Comparing your Cyber Risk Appetite to Motorcycle Racing - WHAT!?!

by Chris Bedel | Oct 3, 2017

How do you communicate cyber risk to management and the board at your organization? Has it been effective? Is everyone on the same page from a risk appetite perspective to the point that there is an agreement in both the current state of risk and what is an acceptable level?

If you’re like most banks and credit unions, you may have just chuckled to yourself a little bit. 

It’s an ongoing discussion that there are countless articles on how do you best communicate cyber risk to the board? This was a question that a bank CRO and I were working on a while back when we came to an analogy that seemed to resonate with the management team there. 

SIDE NOTE: Ask anyone I’ve worked with, I’m a huge analogy guy. I think it’s a great way to translate technical concepts in a very inclusive way (see CISO Intangibles: Communication Vlog). And because analogies can include fun examples and less intimidating topics, I’ve often found that they make everyone a bit more relaxed and open to a conversation.

In this case, we used a driving analogy to talk about cyber risk appetite.  By driving, I mean operating a motorized vehicle like a car or motorcycle. The example is pretty simple and everyone understands it enough to join the discussion. It even aligns with the FFIEC CAT, so that’s a bonus.

Inherent Risk Profile = Speed

So what’s the inherent risk profile of your bank? Or maybe the better question is how fast are you currently driving? 

For our analogy, you can think of the inherent risk profile from the CAT to be the speed of your vehicle.  It makes sense, right? The faster you drive in your car, the more risk you take.  You may not have an accident, but if you do, it will be much more damaging to both people and property.  It also means that the faster you go, the more protective measures you need to employ (more on that in a bit).

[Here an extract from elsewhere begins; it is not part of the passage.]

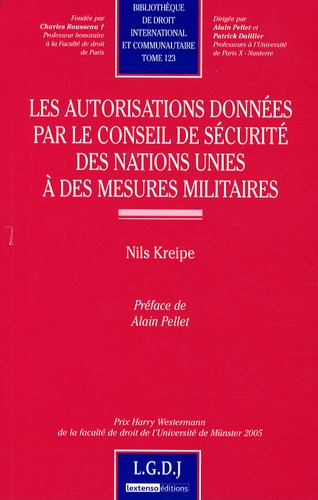 Nils Kreipe - Les autorisations données par le conseil de sécurité des nations unies à des mesures militaires.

So you can look at the CAT this way: for every emerging payments solution you offer, the faster you are driving.  With every increased network complexity, comes increased velocity. And if your organization is in constant M&A mode, you are going faster still.

Your communication to the board is this: are you doing 50 mph on a highway in a sedan, or racing at over 200 mph on the streets in a motorbike?

You could also inject your own observations of the CAT rating here. What I mean by that is that the CAT is a great starting point, but it may not entirely capture the risk of your organization. 

We have some clients that rate fairly low when answering the questions on the Inherent Risk Profile, but they know that other circumstances put them in a higher risk category. So you could say something like: “the CAT says we’re at a pretty safe speed, but we think there are some factors that have us moving much faster…”   

Safety Features = Controls

Think about your drive today. What safety features did you use on your way to work? Your car probably has a seat belt, airbags, anti-lock brakes, and possibly more. There are even sensors on the car to tell you if there’s a malfunction that could affect the safety of the vehicle.

Now think about NASCAR; because the speeds (risks) are much higher, there are additional safety features that we don’t use in our day-to-day driving.  The drivers there have helmets, fire suits, 5-point harnesses, roll cages, and improved braking and suspension to handle the speed.

On the other end of the spectrum, what safety features are on a go-cart?  It has brakes and you might wear a helmet.

The point is this, just as the safety features should increase with speed in the automotive world, the same should be happening with your cyber environment. We equip cars with preventative measures to help avoid an accident, detective measures to tell us when something is wrong, and corrective measures that reduce damage when an accident actually occurs.

You need to explain to the board that similar preventative, detective, and corrective measures need to be in place for your cybersecurity program.

Risk Appetite

The real decisions start happening at the risk appetite level, which is basically the intersection of speed and safety.   

You have a low risk appetite when you choose to drive a Volvo and never exceed the speed limit; combining both safety and conservative speeds.  On the other hand, if you're like the guys in the image above, you're racing at over 200 mph with very little protection.  Motorcyle racing requires a very high risk appetite.

And while we could argue about where your bank's risk appetite should be, the most important thing is that your board of directors understand it, set strategy for it, and provide oversight of it.

To do so, your board should be able to answer the following questions:

  • Do we know what speed we are going now?
  • What speed are we comfortable with?
  • Do our safety features align with the speed?
  • Do we understand that even with all the safety features that there is still risk in driving at any speed?
  • Are there any safety features that inhibit us from going as fast as we really want or need to?
    • An example of this would be a speed limiter that is in place on some semi-trucks or restrictor plates on racecars. Does that meet the business objectives?  Or can we look at other controls?

Conclusion

We all know we need to report to the board on cybersecurity. But we need to be working toward a place of discussion and dialogue rather than just a one-sided information dump.  Doing so is critical because your board has the responsibility to know if they are driving 30 mph in a quiet suburb, or if they are running in the Isle of Man TT with only a helmet and race suit protecting them. (Watch this video to see what I mean)

How you do that is up to you, but this analogy might be a good place to start.